| SUPPLIED TEXT |
┄┄┄┄┄┄┄┄┄┄

The original California State Route 51 was a short-lived designation which was assigned to a former section of US Route 101 at the western outskirts of Orange.  The original California State Route 51 was defined as part of the wider 1964 State Highway Renumbering along Chapman Avenue and Main Street.  This corridor would be deleted by way of 1965 Legislative Chapter 1372 and relinquished from the State Highway System.  

Chapman Avenue and Main Street were commissioned as components of Legislative Route Number 2 following the passage of the 1909 First State Highway Bond Act.  Chapman Avenue and Main Street would become part of US Route 101 from November 1926 when the American Association of State Highway Officials commissioned the US Route System.  Mainline US Route 101 was shifted of Chapman Avenue and Main Street during 1953 when the Santa Ana Freeway reached Santa Ana.  


The history of the original California State Route 51

The era of State Highway Maintenance in the Orange corridor would begin with the 1909 First State Highway Bond Act which was approved by voters in 1910.  One of the highways approved through the 1909 First State Highway Bond Act was a 481.8-mile highway originating at the City Limits of San Francisco which terminated in San Diego.  This highway would ultimately come to be known in time as Legislative Route Number 2 ("LRN 2").

LRN 2 between Los Angeles and Orange is shown as part of the Old Spanish Trail on the 1924 Rand McNally Map of California.  


During November 1926 the US Route System was created by the American Association of State Highway Officials (AASHO and later AASHTO).  US Route 101 was applied to the existing corridor of LRN 2 between Los Angeles and Orange.  US Route 101 can be seen following LRN 2 between the Los Angeles city limit to Orange on the 1927 Rand McNally Map of California.  


LRN 174 would be defined during 1933 as a highway passing bypassing Orange.  LRN 174 was defined as "LRN 60 via Manchester Avenue to LRN 2/US Route 101 near Miraflores."  LRN 174 was part of the then unfinished Manchester Boulevard Extension.  LRN 174 can be seen for the first time on the 1934 Division of Highways Map

US Route 101/LRN 2 can be seen passing through the western outskirts of Orange along Chapman Avenue and Main Street on the 1935 United States Geological Survey Maps of Garden Grove and Orange.  


US Route 101 can be seen following LRN 2 along Chapman Avenue and Main Street at the western outskirts of Orange on the 1935 Division of Highways Map of Orange County.

┄┄┄┄┄┄┄┄┄┄

| RECORD EXTRACTS |
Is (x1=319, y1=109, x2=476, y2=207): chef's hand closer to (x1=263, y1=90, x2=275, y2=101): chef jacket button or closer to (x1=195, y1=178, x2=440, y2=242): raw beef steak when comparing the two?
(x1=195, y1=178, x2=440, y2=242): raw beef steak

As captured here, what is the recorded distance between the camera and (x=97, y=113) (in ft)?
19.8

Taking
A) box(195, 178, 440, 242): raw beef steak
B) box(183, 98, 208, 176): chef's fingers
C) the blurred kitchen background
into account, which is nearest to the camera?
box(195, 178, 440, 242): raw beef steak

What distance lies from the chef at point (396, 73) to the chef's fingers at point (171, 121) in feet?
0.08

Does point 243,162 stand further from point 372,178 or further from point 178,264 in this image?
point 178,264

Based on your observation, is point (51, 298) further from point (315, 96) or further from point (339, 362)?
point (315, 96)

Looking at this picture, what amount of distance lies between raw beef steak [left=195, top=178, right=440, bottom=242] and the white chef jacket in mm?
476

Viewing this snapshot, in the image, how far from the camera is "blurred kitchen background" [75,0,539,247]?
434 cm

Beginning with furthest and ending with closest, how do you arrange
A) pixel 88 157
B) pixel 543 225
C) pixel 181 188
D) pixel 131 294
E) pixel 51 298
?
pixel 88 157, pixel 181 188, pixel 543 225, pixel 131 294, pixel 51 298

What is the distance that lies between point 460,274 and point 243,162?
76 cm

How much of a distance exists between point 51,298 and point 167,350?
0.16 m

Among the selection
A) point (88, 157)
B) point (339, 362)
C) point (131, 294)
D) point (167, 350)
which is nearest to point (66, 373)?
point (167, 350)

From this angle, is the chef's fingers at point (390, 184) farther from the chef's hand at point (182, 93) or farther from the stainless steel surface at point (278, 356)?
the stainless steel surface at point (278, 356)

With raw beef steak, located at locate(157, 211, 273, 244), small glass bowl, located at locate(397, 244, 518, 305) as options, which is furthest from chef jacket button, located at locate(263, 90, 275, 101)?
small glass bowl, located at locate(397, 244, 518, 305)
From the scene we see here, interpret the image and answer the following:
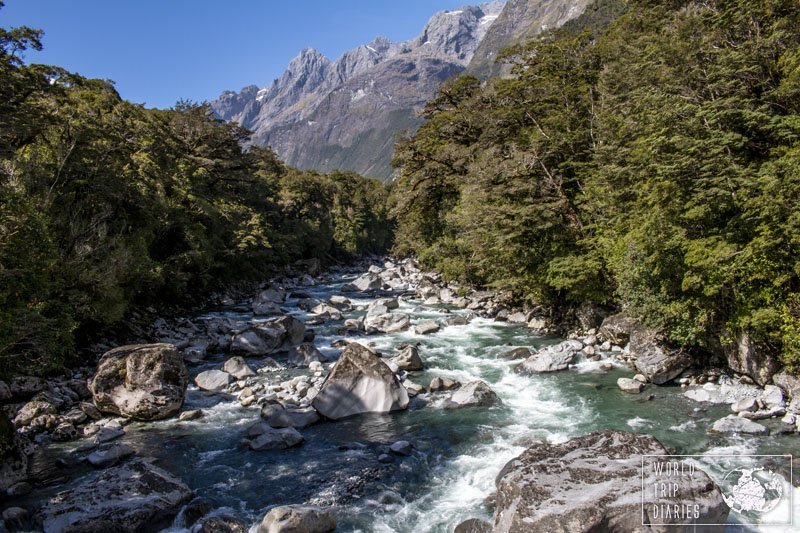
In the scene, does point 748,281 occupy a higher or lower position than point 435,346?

┄┄┄┄┄┄┄┄┄┄

| WHAT TO WORK ON |
[A] Rewrite the paragraph that begins "The era of State Highway Maintenance" from the highway history as a short list, keeping its main facts.
[B] Carry on the history of the original California State Route 51 from its last sentence.
The records have nothing to do with what follows.

| EXERCISE ANSWERS |
[A]
- State Highway Maintenance in the Orange corridor began with the 1909 First State Highway Bond Act, which voters approved in 1910.
- One highway approved under the act ran 481.8 miles from the San Francisco City Limits to San Diego.
- That highway came to be known as Legislative Route Number 2 (LRN 2).

[B]
The May 1937 California Highways & Public Works discusses the opening the final segment of the "Manchester Boulevard Extension" which was dedicated on April 30, 1937.  The Manchester Boulevard Extension provided a direct link between Downey and Anaheim which followed the Southern Pacific Railroad.  The Manchester Boulevard Extension bypassed downtown Anaheim and tied into existing alignment of California State Route 10/LRN 174 on southern Manchester Boulevard at Miraflores near the outskirts of Santa Ana (bypassing Orange).  The Manchester Boulevard Extension is stated to have been conceptualized during 1924 by the Greater Manchester Avenue Improvement Association.  The Manchester Boulevard Extension concept was taken over by the Division of Highways when LRN 174 was added as a State Highway circa 1933.  




California State Route 10/LRN 174 can be seen in detail on the 1938 Division of Highways State Map.  CA 10/LRN 174 is shown to originate at US Route 101A/LRN 60 in Los Angeles County.  California State Route 10/LRN 174 is shown following Manchester Boulevard and Firestone Boulevard eastward to US Route 101/LRN 2 south of Anaheim of Orange County.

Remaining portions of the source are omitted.